Lay out the records below as a Markdown table with two columns, Row for the row number and Record for the line itself, leaving out any blank lines.

**MATERIAL PROVIDED**.
------------------------------------------------

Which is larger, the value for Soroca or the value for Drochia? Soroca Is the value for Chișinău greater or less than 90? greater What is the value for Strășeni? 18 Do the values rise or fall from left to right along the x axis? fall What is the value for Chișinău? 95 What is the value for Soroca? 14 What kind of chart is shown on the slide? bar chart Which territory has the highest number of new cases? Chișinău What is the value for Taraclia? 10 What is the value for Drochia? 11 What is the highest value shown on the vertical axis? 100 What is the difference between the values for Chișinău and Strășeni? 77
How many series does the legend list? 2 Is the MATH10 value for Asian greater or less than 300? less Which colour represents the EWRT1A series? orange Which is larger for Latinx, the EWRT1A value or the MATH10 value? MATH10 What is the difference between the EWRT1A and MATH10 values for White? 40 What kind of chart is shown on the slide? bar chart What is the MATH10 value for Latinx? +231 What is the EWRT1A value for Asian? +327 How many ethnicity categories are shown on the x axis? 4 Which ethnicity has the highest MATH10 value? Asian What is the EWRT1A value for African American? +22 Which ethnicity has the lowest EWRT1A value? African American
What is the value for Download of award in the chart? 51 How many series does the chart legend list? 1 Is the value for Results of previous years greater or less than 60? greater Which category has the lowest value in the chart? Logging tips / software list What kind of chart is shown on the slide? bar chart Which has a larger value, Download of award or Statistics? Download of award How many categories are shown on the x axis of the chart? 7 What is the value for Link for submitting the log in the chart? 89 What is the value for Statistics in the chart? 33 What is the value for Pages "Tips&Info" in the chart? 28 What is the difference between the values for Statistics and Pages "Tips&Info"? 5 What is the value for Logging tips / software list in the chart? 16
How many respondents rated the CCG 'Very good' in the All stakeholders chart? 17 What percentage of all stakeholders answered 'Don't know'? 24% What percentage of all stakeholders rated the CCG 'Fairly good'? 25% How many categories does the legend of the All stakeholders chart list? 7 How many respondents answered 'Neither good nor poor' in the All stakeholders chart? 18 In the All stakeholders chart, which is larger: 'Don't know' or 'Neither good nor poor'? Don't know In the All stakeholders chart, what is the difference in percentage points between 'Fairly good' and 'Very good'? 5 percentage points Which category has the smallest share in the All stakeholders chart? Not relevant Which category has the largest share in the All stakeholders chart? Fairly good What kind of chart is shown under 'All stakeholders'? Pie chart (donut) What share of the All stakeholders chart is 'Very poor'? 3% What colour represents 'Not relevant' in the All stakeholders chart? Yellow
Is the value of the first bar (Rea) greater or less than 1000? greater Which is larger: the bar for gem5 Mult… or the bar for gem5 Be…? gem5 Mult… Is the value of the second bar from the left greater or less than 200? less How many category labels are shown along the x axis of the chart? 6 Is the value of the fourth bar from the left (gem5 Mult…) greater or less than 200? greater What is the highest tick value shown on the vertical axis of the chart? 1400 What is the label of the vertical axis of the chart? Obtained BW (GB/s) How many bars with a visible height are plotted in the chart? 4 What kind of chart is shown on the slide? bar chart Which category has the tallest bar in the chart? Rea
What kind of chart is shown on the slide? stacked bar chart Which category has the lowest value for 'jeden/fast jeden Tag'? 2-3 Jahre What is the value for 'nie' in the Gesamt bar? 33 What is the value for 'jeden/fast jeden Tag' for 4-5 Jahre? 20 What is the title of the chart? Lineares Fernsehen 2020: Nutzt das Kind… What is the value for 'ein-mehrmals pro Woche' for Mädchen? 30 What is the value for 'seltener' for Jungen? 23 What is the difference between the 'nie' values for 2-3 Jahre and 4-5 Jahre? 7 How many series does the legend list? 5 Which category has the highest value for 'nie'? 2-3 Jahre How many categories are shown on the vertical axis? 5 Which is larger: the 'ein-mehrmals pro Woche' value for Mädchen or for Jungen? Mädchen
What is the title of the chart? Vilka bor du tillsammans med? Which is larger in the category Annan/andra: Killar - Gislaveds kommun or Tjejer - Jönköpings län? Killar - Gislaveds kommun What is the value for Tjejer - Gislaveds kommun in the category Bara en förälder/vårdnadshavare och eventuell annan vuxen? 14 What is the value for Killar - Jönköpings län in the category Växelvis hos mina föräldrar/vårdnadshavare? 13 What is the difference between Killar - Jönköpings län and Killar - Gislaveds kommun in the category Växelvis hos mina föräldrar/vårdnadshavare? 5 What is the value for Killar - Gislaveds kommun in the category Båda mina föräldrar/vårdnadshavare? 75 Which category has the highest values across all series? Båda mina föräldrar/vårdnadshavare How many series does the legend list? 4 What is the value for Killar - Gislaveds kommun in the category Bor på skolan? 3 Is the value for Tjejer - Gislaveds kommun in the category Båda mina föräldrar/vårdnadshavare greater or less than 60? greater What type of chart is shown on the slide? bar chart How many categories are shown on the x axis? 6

------------------------------------------------

**YOUR RESPONSE**.
| Row | Record |
|---|---|
| 1 | Which is larger, the value for Soroca or the value for Drochia? Soroca Is the value for Chișinău greater or less than 90? greater What is the value for Strășeni? 18 Do the values rise or fall from left to right along the x axis? fall What is the value for Chișinău? 95 What is the value for Soroca? 14 What kind of chart is shown on the slide? bar chart Which territory has the highest number of new cases? Chișinău What is the value for Taraclia? 10 What is the value for Drochia? 11 What is the highest value shown on the vertical axis? 100 What is the difference between the values for Chișinău and Strășeni? 77 |
| 2 | How many series does the legend list? 2 Is the MATH10 value for Asian greater or less than 300? less Which colour represents the EWRT1A series? orange Which is larger for Latinx, the EWRT1A value or the MATH10 value? MATH10 What is the difference between the EWRT1A and MATH10 values for White? 40 What kind of chart is shown on the slide? bar chart What is the MATH10 value for Latinx? +231 What is the EWRT1A value for Asian? +327 How many ethnicity categories are shown on the x axis? 4 Which ethnicity has the highest MATH10 value? Asian What is the EWRT1A value for African American? +22 Which ethnicity has the lowest EWRT1A value? African American |
| 3 | What is the value for Download of award in the chart? 51 How many series does the chart legend list? 1 Is the value for Results of previous years greater or less than 60? greater Which category has the lowest value in the chart? Logging tips / software list What kind of chart is shown on the slide? bar chart Which has a larger value, Download of award or Statistics? Download of award How many categories are shown on the x axis of the chart? 7 What is the value for Link for submitting the log in the chart? 89 What is the value for Statistics in the chart? 33 What is the value for Pages "Tips&Info" in the chart? 28 What is the difference between the values for Statistics and Pages "Tips&Info"? 5 What is the value for Logging tips / software list in the chart? 16 |
| 4 | How many respondents rated the CCG 'Very good' in the All stakeholders chart? 17 What percentage of all stakeholders answered 'Don't know'? 24% What percentage of all stakeholders rated the CCG 'Fairly good'? 25% How many categories does the legend of the All stakeholders chart list? 7 How many respondents answered 'Neither good nor poor' in the All stakeholders chart? 18 In the All stakeholders chart, which is larger: 'Don't know' or 'Neither good nor poor'? Don't know In the All stakeholders chart, what is the difference in percentage points between 'Fairly good' and 'Very good'? 5 percentage points Which category has the smallest share in the All stakeholders chart? Not relevant Which category has the largest share in the All stakeholders chart? Fairly good What kind of chart is shown under 'All stakeholders'? Pie chart (donut) What share of the All stakeholders chart is 'Very poor'? 3% What colour represents 'Not relevant' in the All stakeholders chart? Yellow |
| 5 | Is the value of the first bar (Rea) greater or less than 1000? greater Which is larger: the bar for gem5 Mult… or the bar for gem5 Be…? gem5 Mult… Is the value of the second bar from the left greater or less than 200? less How many category labels are shown along the x axis of the chart? 6 Is the value of the fourth bar from the left (gem5 Mult…) greater or less than 200? greater What is the highest tick value shown on the vertical axis of the chart? 1400 What is the label of the vertical axis of the chart? Obtained BW (GB/s) How many bars with a visible height are plotted in the chart? 4 What kind of chart is shown on the slide? bar chart Which category has the tallest bar in the chart? Rea |
| 6 | What kind of chart is shown on the slide? stacked bar chart Which category has the lowest value for 'jeden/fast jeden Tag'? 2-3 Jahre What is the value for 'nie' in the Gesamt bar? 33 What is the value for 'jeden/fast jeden Tag' for 4-5 Jahre? 20 What is the title of the chart? Lineares Fernsehen 2020: Nutzt das Kind… What is the value for 'ein-mehrmals pro Woche' for Mädchen? 30 What is the value for 'seltener' for Jungen? 23 What is the difference between the 'nie' values for 2-3 Jahre and 4-5 Jahre? 7 How many series does the legend list? 5 Which category has the highest value for 'nie'? 2-3 Jahre How many categories are shown on the vertical axis? 5 Which is larger: the 'ein-mehrmals pro Woche' value for Mädchen or for Jungen? Mädchen |
| 7 | What is the title of the chart? Vilka bor du tillsammans med? Which is larger in the category Annan/andra: Killar - Gislaveds kommun or Tjejer - Jönköpings län? Killar - Gislaveds kommun What is the value for Tjejer - Gislaveds kommun in the category Bara en förälder/vårdnadshavare och eventuell annan vuxen? 14 What is the value for Killar - Jönköpings län in the category Växelvis hos mina föräldrar/vårdnadshavare? 13 What is the difference between Killar - Jönköpings län and Killar - Gislaveds kommun in the category Växelvis hos mina föräldrar/vårdnadshavare? 5 What is the value for Killar - Gislaveds kommun in the category Båda mina föräldrar/vårdnadshavare? 75 Which category has the highest values across all series? Båda mina föräldrar/vårdnadshavare How many series does the legend list? 4 What is the value for Killar - Gislaveds kommun in the category Bor på skolan? 3 Is the value for Tjejer - Gislaveds kommun in the category Båda mina föräldrar/vårdnadshavare greater or less than 60? greater What type of chart is shown on the slide? bar chart How many categories are shown on the x axis? 6 |